Senator Josh Hawley (R-Mo.) has recently introduced a bill into Congress called the “Trust-Busting for the Twenty-First Century Act.” In promoting his legislation Hawley rightly said that “a small group of woke mega-corporations control… the information Americans can receive, and the speech Americans can engage in.” Although Americans of the early twentieth century had never heard of a “woke mega-corporation,” and monopolistic control of the flow of information in a free society was inconceivable, otherwise the language in that sentence could have been lifted almost verbatim from the political debates of one hundred-twenty years ago.
Two of the progressive reform leaders and presidents of the era were Theodore Roosevelt and Woodrow Wilson, one a Republican and the other a Democrat. Roosevelt earned a reputation as a “trust-buster,” because his administration conducted a number of high-profile anti-trust suits against the likes of John D. Rockefeller’s Standard Oil Trust, and the financial magnate J.P. Morgan’s Northern Securities Company, but his preferred course of action was to deal with “malefactors of great wealth” through regulation rather than by breaking them up. This eventually led, during the 1912 presidential campaign, to an ongoing debate between TR and Wilson, who feared that federal regulation of the type TR advocated, would eventually lead to partnership between the government and big business. This in turn Wilson thought would create such a powerful combination that the common man would have little chance to compete and succeed. Accordingly, he championed the more aggressive use of anti-trust action to break up powerful monopolies and re-establish free market conditions. In Wilson’s vision, the fragments that remained after the trusts were broken up would be compelled to compete against one another, thereby creating greater opportunity for entrepreneurs to challenge their dominance.
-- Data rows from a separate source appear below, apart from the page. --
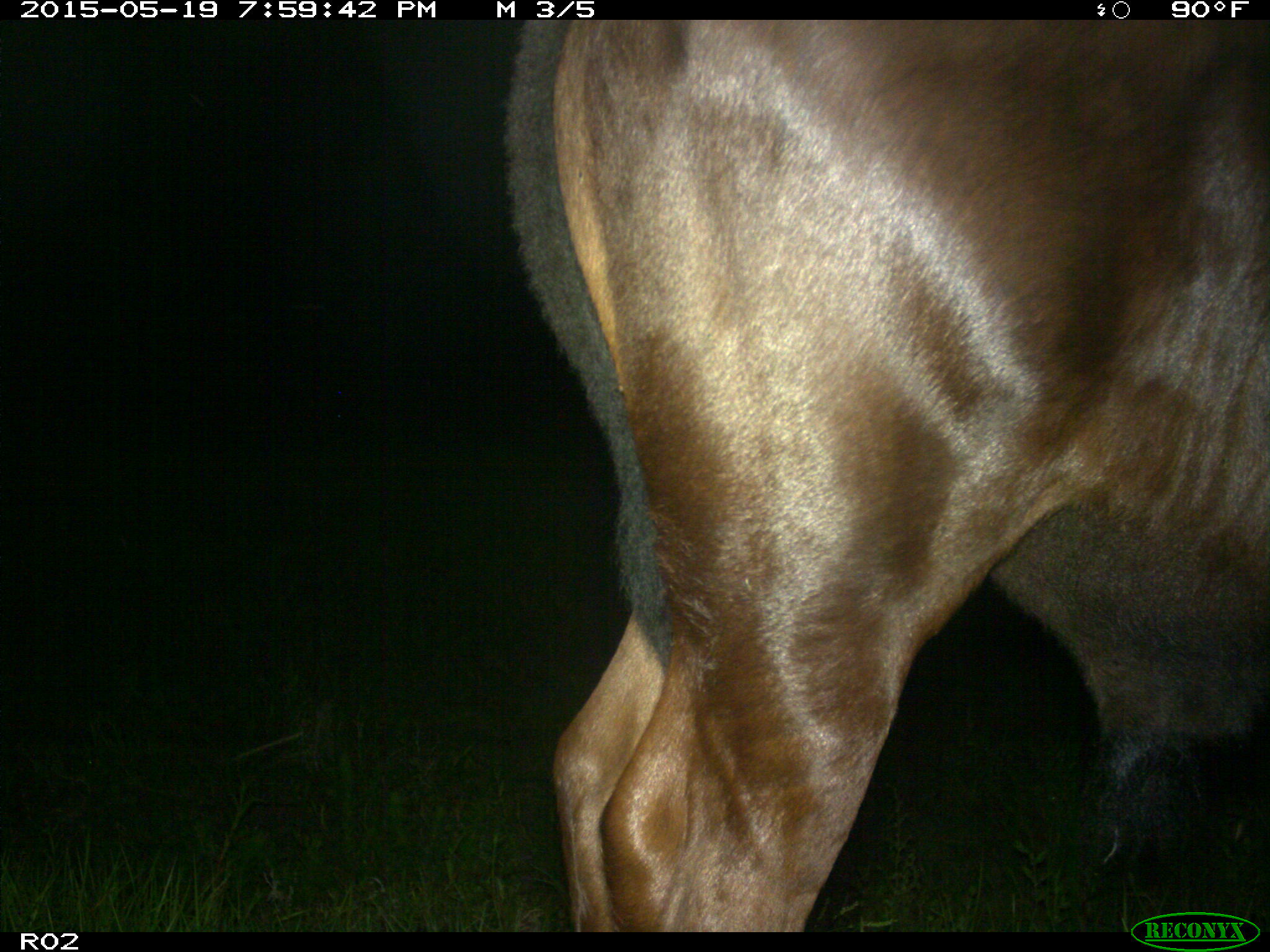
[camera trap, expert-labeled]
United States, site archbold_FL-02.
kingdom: Animalia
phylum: Chordata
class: Mammalia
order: Artiodactyla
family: Bovidae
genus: Bos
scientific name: Bos taurus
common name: domestic cow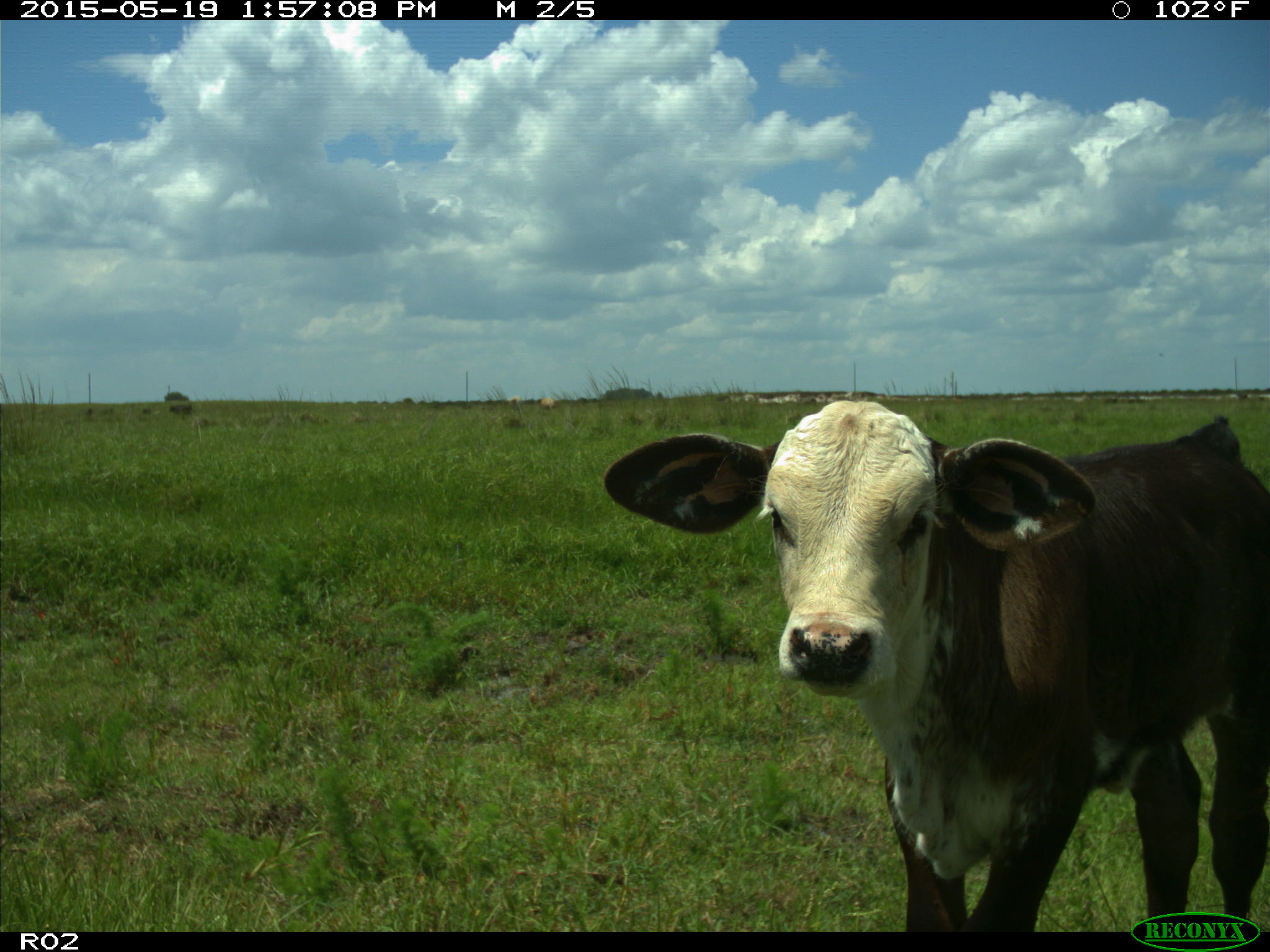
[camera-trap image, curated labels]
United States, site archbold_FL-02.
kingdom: Animalia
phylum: Chordata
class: Mammalia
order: Artiodactyla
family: Bovidae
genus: Bos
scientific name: Bos taurus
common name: domestic cow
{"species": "Bos taurus (domestic cow)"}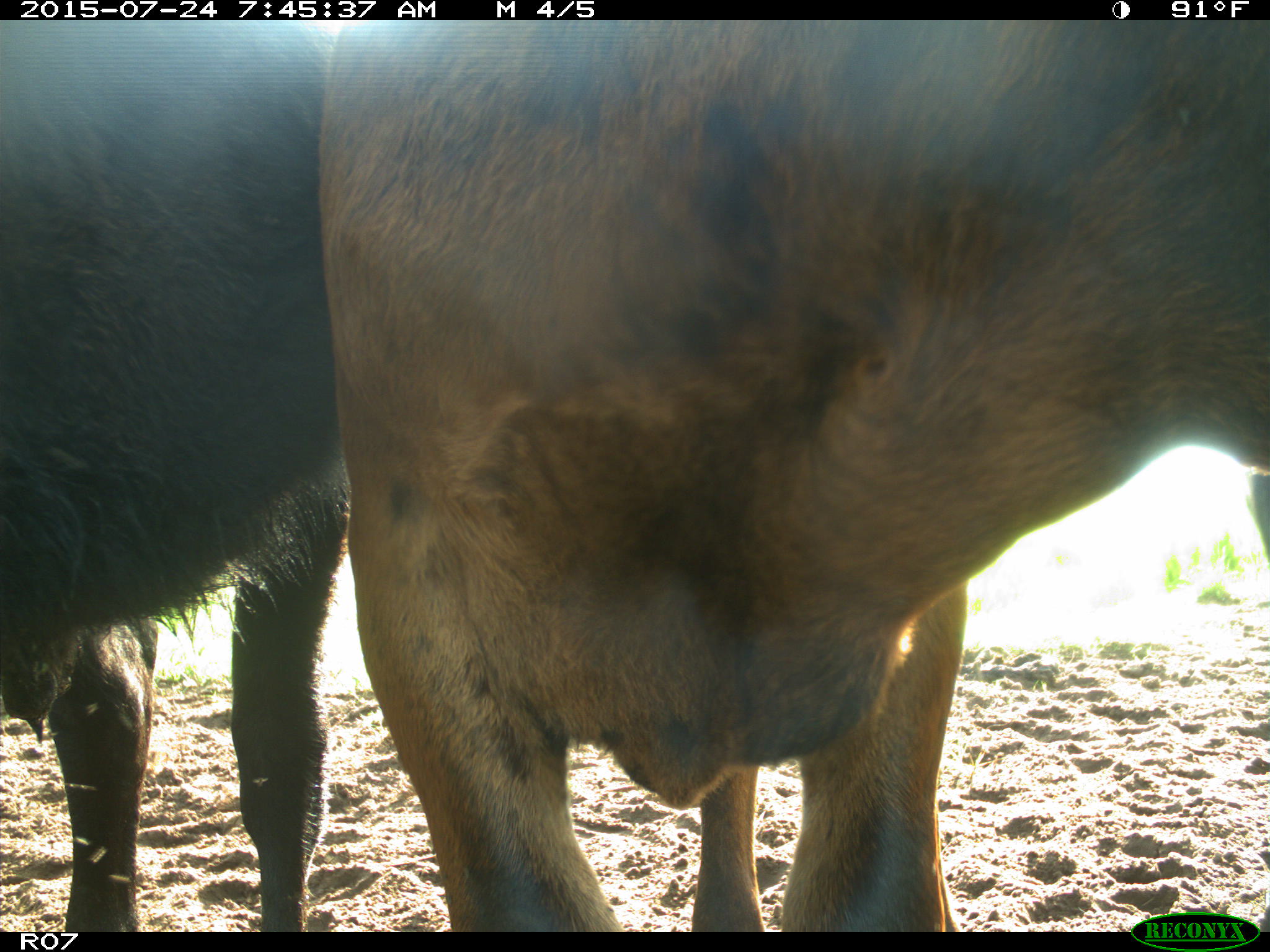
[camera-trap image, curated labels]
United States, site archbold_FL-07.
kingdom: Animalia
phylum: Chordata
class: Mammalia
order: Artiodactyla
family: Bovidae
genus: Bos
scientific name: Bos taurus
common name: domestic cow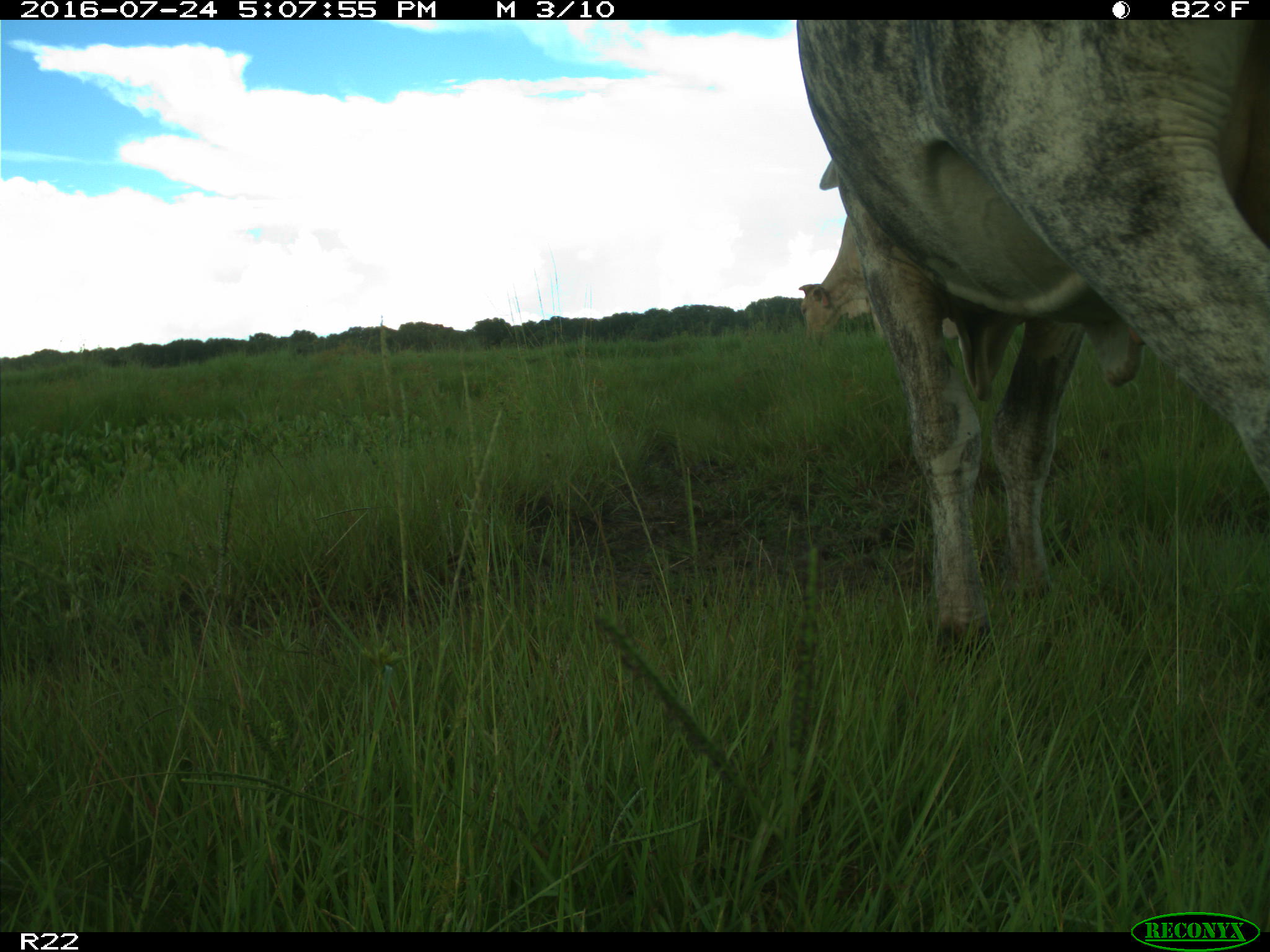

Ironically, while in office Wilson came around to TR’s position and used regulatory action more aggressively than TR ever did. Indeed, during the First World War he went so far as to use the power of the federal government to temporarily seize and run a wide variety of war industries. Although the government takeover was abandoned after the war, the idea of government-business partnership inspired the establishment of the second Roosevelt’s National Recovery Administration (NRA) during the Depression. In a final irony, it looks as though Wilson’s fears of business-government partnership have been realized in our time. But even he never imagined that a woke tyranny of the self–loathing would take root in American corporations and hijack the federal government.
Early twentieth-century progressives provided citizens with yet additional tools to fight despotism. Reformers in some states, California prominent among them, made provision in their state constitutions for the initiative and referendum and the recall of incompetent or tyrannical officials. This makes it possible for citizens to override the state legislatures when they are unresponsive to the public will. It also makes it possible to recall recalcitrant public officials such as Governor Gavin Newsom. The initiative process could be used to restrict the powers of local health officials to order destructive and unconstitutional lockdowns.
Unfortunately, there is little chance that Hawley’s legislation will be passed before a new conservative administration takes over in Washington and a friendly majority is in control of Congress. Nevertheless, American citizens can make use of some of these tools established by progressive reformers over a hundred years ago to make it more difficult for tyrants to trample on their liberties.